Il consigliere per la sicurezza nazionale dell’Amministrazione Biden, Jake Sullivan, ha aggiunto che gli Stati Uniti non vogliono un conflitto con la Cina, ed anzi accolgono con favore una dura concorrenza, ma saranno sempre pronti a “difendere i nostri principi per il nostro popolo e per i nostri amici”.
La risposta della Cina non si è fatta attendere, infatti Yang, il massimo rappresentante del partito, ha a sua volta accusato gli Stati Uniti di usare la propria potenza militare e la supremazia finanziaria per destabilizzare e fare pressione sui Paesi non allineati minacciando l’intero futuro del commercio internazionale.
Yang ha inoltre aggiunto che Xinjiang, Hong Kong e Taiwan sono tutte parti inseparabili del territorio cinese e la Cina si oppone fermamente all’interferenza degli Stati Uniti nei suoi affari interni.
Il diplomatico cinese ha continuato affermando che la Cina non ricerca nessun confronto con gli Stati Uniti ma chiede semplicemente rispetto reciproco. “Il modo in cui vediamo il rapporto con gli Stati Uniti è come ha già descritto il presidente Xi Jinping, cioè speriamo di non vedere alcun confronto, alcun conflitto, vogliamo solo rispetto reciproco e cooperazione vantaggiosa per tutti”.

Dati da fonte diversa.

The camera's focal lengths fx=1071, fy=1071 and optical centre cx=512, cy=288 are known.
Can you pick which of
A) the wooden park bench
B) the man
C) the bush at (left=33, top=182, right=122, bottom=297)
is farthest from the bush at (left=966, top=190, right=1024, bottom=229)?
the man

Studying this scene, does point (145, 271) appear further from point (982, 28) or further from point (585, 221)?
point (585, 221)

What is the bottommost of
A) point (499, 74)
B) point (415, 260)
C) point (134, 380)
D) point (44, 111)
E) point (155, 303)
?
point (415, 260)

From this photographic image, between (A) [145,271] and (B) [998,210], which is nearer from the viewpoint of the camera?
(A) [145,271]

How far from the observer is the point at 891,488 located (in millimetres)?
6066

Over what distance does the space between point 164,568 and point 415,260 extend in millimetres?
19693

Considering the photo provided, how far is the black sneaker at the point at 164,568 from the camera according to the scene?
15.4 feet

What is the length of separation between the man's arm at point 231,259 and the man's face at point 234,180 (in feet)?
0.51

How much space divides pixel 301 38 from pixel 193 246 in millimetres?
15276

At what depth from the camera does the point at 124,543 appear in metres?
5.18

Oggi si svolgerà la seconda ronda di colloqui ma nessuno si aspetta nulla di concreto dal summit tra le due potenze. A due giorni dall’affermazione di Joe Biden che definiva Vladimir Putin un assassino si delinea chiaramente come il nuovo inquilino della Casa Bianca intende muoversi in politica estera nei prossimi anni. La politica di Biden sembra ricalcare quanto tracciato da Trump, potrebbe pure apparire più aggressiva di quella del suo predecessore, sulle questioni più spinose come i rapporti tra gli Stati Uniti e la Russia e la Cina.

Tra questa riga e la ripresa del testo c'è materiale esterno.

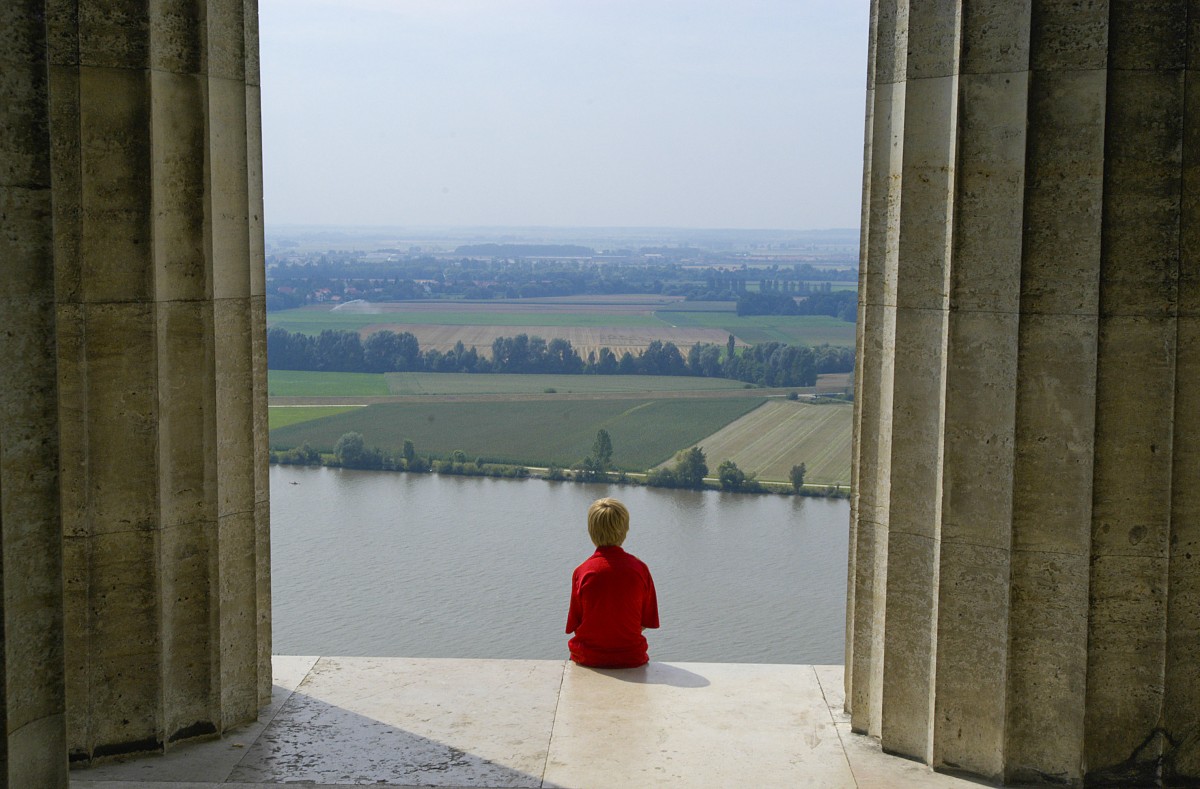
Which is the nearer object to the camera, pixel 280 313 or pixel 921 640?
pixel 921 640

Non sembra, almeno dalle battute iniziali, che la Casa Bianca abbia intenzione di appianare le divergenze con la Cina e la Russia. Non sono certo mosse distensive definire un presidente assassino o presentarsi ad un incontro e iniziare la discussione mettendo sul piatto le questioni che dividono le due nazioni. Insomma appare evidente che da parte statunitense non ci sia la voglia di cooperare ma quella di imporre le proprie posizioni, per buona pace di coloro che hanno creduto che un nuovo presidente negli Stati Uniti, soprattutto perché democratico, avrebbe cambiato qualcosa nei rapporti internazionale.